• _SHORT TASK_: Locate the line containing "Considering (247,272) and" in the data below. Reproduce it and every following line up to the end, exactly as given.

···

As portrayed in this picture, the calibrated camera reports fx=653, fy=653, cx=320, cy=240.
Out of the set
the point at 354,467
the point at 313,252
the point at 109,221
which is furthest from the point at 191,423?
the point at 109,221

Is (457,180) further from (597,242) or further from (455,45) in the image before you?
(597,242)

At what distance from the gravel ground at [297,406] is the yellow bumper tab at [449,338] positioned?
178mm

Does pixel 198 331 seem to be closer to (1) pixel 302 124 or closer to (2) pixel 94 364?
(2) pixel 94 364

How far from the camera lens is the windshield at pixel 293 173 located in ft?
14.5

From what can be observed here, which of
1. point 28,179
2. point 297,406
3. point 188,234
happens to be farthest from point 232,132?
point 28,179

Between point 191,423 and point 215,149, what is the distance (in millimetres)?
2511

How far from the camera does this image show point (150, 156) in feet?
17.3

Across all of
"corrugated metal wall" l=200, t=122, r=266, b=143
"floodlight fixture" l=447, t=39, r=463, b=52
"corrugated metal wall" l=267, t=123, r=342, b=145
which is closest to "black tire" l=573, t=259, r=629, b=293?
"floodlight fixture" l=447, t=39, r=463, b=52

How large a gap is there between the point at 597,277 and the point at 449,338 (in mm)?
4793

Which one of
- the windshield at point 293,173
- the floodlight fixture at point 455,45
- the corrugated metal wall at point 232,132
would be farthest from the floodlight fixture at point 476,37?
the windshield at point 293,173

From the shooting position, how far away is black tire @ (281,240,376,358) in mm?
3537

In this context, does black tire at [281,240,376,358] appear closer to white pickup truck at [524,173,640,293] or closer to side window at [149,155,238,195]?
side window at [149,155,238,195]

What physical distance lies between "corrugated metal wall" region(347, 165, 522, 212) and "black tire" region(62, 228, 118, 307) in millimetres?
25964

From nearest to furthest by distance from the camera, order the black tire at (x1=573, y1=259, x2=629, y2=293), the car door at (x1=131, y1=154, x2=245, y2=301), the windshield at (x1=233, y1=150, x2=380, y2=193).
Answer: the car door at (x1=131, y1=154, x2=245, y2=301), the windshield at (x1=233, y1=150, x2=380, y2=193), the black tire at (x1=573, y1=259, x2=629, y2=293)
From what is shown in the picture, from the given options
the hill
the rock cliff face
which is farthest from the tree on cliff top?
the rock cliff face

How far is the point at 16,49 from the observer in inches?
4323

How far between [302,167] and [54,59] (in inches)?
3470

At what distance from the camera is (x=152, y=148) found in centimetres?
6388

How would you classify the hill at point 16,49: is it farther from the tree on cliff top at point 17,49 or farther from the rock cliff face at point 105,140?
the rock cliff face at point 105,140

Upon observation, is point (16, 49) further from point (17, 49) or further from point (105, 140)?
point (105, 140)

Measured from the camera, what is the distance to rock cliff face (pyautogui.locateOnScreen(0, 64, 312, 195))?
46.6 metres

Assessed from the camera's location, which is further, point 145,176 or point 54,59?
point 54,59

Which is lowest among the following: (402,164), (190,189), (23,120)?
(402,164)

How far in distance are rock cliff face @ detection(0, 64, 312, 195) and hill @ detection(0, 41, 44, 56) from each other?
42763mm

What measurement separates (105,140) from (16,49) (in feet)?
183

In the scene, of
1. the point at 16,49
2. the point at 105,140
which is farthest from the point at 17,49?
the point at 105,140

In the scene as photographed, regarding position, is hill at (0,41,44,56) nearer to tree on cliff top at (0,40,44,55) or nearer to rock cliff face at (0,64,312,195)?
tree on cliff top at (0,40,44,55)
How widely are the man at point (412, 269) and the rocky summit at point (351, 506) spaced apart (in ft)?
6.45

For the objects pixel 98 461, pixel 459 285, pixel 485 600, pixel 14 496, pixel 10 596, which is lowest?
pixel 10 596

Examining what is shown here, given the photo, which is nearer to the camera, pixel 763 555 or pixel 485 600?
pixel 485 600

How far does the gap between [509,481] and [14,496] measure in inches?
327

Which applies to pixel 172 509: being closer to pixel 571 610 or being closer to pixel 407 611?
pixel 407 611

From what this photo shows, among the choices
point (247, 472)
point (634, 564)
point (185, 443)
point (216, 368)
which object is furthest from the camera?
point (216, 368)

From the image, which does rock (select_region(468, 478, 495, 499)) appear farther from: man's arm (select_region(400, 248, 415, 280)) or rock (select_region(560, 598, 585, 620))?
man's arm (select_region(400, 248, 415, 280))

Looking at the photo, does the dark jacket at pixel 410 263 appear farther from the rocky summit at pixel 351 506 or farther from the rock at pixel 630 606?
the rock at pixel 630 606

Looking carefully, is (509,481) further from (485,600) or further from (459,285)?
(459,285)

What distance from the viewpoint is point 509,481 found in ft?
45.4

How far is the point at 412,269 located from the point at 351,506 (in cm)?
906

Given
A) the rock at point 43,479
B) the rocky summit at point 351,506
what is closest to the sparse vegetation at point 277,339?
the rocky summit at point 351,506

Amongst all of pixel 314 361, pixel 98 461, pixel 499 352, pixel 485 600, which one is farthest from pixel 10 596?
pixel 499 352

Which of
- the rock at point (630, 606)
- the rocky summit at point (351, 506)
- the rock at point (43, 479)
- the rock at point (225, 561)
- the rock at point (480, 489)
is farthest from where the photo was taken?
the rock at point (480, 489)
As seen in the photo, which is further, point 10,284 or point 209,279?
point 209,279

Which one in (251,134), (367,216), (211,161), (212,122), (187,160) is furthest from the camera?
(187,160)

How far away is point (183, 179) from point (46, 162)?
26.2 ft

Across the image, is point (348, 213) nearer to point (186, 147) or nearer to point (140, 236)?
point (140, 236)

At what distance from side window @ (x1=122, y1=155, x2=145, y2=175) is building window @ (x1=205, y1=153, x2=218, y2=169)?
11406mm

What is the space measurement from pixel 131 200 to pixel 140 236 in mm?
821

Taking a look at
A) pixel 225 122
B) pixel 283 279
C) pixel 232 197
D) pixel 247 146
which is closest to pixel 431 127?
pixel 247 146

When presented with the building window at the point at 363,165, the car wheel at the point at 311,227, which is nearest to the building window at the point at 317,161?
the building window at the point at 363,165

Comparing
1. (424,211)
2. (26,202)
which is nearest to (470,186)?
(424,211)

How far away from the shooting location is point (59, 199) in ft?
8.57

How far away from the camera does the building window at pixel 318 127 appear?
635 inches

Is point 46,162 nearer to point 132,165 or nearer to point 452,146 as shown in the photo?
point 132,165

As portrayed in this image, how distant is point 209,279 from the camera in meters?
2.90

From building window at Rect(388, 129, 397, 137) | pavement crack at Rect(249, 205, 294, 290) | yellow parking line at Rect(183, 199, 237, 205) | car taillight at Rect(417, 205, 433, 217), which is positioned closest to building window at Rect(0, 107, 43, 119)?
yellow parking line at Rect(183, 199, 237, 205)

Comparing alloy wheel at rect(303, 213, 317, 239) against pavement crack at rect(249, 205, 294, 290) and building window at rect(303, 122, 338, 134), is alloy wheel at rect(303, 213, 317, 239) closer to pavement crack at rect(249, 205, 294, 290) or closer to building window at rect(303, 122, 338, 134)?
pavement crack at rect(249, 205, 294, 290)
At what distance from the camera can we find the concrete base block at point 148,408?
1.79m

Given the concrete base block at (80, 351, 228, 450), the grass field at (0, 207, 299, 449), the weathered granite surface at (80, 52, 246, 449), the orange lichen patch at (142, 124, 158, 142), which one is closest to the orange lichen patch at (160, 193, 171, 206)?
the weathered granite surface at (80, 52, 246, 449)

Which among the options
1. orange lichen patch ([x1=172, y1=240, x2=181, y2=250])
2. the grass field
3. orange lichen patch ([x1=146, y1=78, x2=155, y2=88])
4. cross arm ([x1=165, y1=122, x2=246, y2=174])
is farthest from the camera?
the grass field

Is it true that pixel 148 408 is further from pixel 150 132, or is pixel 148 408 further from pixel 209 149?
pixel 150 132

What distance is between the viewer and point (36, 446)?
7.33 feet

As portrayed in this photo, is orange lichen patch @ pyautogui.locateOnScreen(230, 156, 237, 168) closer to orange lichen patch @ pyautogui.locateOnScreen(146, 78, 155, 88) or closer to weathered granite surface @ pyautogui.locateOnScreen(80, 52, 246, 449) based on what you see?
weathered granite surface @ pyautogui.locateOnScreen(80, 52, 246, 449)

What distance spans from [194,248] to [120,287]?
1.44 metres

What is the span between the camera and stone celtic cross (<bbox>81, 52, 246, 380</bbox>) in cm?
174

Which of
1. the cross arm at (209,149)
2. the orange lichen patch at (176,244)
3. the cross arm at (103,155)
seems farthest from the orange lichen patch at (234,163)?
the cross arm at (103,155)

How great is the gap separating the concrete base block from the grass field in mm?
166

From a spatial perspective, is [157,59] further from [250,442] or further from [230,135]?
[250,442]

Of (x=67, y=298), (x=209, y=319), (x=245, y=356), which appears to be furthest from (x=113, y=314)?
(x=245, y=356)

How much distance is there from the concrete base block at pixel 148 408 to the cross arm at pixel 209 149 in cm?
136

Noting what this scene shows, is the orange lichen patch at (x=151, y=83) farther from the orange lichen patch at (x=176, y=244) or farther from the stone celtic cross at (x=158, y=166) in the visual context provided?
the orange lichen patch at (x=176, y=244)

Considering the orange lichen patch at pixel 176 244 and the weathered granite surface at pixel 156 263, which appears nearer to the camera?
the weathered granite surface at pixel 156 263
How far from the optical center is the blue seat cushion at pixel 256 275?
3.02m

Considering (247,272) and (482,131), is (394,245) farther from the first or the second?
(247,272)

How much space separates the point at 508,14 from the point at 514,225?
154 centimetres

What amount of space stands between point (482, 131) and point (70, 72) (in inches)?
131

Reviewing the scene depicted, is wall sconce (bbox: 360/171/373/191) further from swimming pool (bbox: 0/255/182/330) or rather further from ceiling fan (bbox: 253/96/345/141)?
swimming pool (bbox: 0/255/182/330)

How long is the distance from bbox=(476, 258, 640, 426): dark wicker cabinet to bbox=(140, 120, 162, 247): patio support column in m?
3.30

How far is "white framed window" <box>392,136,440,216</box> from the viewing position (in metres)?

···

• _RESPONSE BELOW_:
Considering (247,272) and (482,131), is (394,245) farther from the first or the second?
(247,272)

How much space separates the point at 508,14 from the point at 514,225?
154 centimetres

What amount of space stands between point (482, 131) and point (70, 72) (in inches)?
131

Reviewing the scene depicted, is wall sconce (bbox: 360/171/373/191) further from swimming pool (bbox: 0/255/182/330) or rather further from ceiling fan (bbox: 253/96/345/141)?
swimming pool (bbox: 0/255/182/330)

How long is the distance from bbox=(476, 258, 640, 426): dark wicker cabinet to bbox=(140, 120, 162, 247): patio support column in m?
3.30

How far is "white framed window" <box>392,136,440,216</box> from the viewing position (in metres)?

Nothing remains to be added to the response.